### Dataset entries
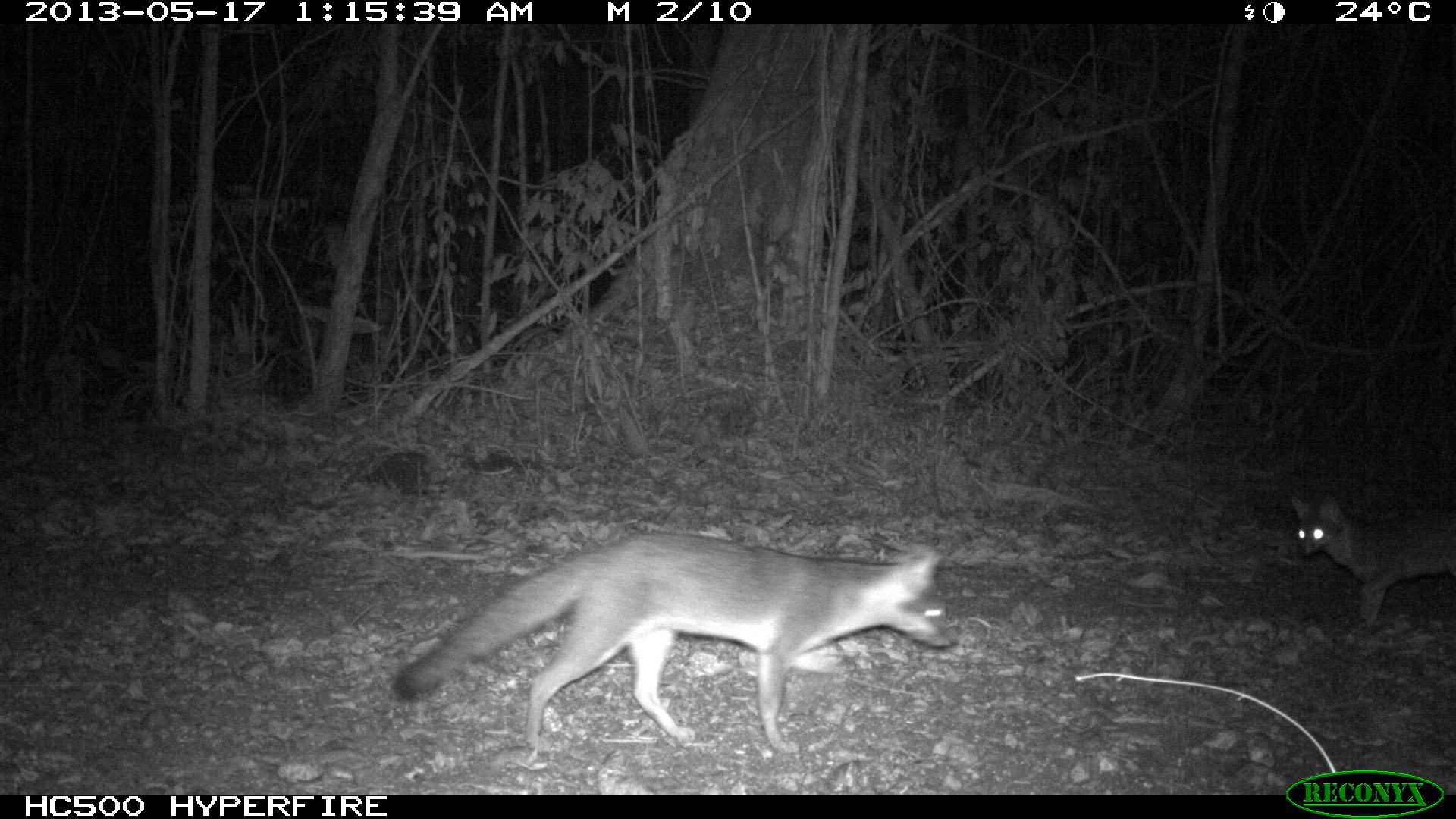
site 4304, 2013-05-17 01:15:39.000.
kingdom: Animalia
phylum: Chordata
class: Mammalia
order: Carnivora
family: Canidae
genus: Urocyon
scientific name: Urocyon cinereoargenteus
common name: gray fox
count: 2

### Assignment
Transcribe every entry exactly. Leave out the pictures.

### Solved exercise
site 4304, 2013-05-17 01:15:39.000.
kingdom: Animalia
phylum: Chordata
class: Mammalia
order: Carnivora
family: Canidae
genus: Urocyon
scientific name: Urocyon cinereoargenteus
common name: gray fox
count: 2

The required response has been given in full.